My second project initially appeared less technical, but was of much greater complexity. The task was to define a measure of guest satisfaction, to be tracked by the team during the years to follow. During the second half of my internship, I experimented with several metrics, consulting other Data Scientists and stakeholders in the process. I learned important lessons on effective communication — especially since this project was highly visible and needed leadership approval. For this post, I wanted to share a few considerations about defining a metric I learned this summer.
- A good metric should be stable: If the metric you’re tracking has wildly unpredictable behavior, soaring and plummeting for seemingly no reason, its applicability in practice will be limited. The team will not know what to make of it and how to use it to orient their work moving forward.
- A good metric should be easy to understand and measure: During my project, I experimented with different measures. Some were very complex, involving weighted fractions of different indicators. For those, it was easy to lose sight of what we were actually measuring. I frequently caught myself asking: “What is a good value for this?” Easy to understand and measure metrics help make sure that the objective is always in sight and that we know how well we’re doing at all times.
- A good metric should align with business objectives and inspire the team: Related to the previous point, a metric that has a clear meaning has a higher chance of resonating with the team. Also, it shouldn’t measure just about anything, but primarily factors that are of utmost importance to the team and the business.
- A good metric should be actionable and influenceable by the team: When a metric has multiple components which the team cannot influence, it can easily be dismissed. After all, why would we track something that doesn’t really reflect the work we do? Similarly, changes in the metric should be easy to diagnose and act upon. The way to combine these two requirements is to have the metric be composed by factors the team can affect and that can be analyzed separately to diagnose changes and inform further action.
- A good metric should be comparable: In our case, it was very important that our metric could also be easily calculated for the remainder of the product, outside of the Plus team. This would serve as a benchmark and inform us of how we’re doing relative to the environment we’re in.
After input, review and approval from leadership, the metric was finalized and will be tracked as a way to measure progress. This project was much more nuanced and complex than the previous one due to the number of moving parts, stakeholders and higher visibility. It also helped me grow tremendously both as a data scientist and as a communicator.
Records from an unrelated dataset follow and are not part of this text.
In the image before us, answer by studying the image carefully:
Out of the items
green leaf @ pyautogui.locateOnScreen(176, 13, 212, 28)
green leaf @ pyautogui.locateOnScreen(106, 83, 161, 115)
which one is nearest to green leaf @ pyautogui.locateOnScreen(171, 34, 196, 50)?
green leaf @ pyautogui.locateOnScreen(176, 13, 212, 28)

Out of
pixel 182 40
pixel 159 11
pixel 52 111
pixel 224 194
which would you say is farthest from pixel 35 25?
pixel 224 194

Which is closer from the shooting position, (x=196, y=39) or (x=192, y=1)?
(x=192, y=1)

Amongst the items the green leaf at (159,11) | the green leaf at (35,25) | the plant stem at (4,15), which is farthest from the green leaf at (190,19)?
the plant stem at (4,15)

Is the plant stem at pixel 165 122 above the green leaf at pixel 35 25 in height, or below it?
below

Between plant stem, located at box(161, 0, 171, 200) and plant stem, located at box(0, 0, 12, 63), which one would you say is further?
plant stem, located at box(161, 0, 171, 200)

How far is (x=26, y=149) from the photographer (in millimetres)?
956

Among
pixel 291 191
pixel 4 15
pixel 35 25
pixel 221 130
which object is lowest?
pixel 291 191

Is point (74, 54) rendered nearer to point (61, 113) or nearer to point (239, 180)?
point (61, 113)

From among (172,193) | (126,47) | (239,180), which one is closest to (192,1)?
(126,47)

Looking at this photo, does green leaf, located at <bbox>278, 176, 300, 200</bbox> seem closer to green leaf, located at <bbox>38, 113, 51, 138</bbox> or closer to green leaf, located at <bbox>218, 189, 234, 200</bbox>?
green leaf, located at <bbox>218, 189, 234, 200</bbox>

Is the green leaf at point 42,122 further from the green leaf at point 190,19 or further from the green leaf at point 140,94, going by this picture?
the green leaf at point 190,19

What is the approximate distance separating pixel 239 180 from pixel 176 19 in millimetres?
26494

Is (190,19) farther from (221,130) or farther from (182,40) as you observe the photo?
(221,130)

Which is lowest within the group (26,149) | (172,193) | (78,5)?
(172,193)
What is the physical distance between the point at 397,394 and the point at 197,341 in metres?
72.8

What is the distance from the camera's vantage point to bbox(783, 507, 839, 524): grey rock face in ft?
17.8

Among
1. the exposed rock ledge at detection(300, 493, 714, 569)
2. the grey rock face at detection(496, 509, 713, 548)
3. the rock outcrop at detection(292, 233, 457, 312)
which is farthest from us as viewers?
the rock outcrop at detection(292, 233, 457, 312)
Spending the summer as a Data Science intern at Airbnb was a real pleasure. From the get go, I felt welcomed and respected by all of those around me, in the true spirit of being a host. There was no shortage of interesting projects or instigating challenges. Perhaps most important of all, interns are paired with really great mentors — individual contributors with a consistent track record of superior performance and the will to make it work.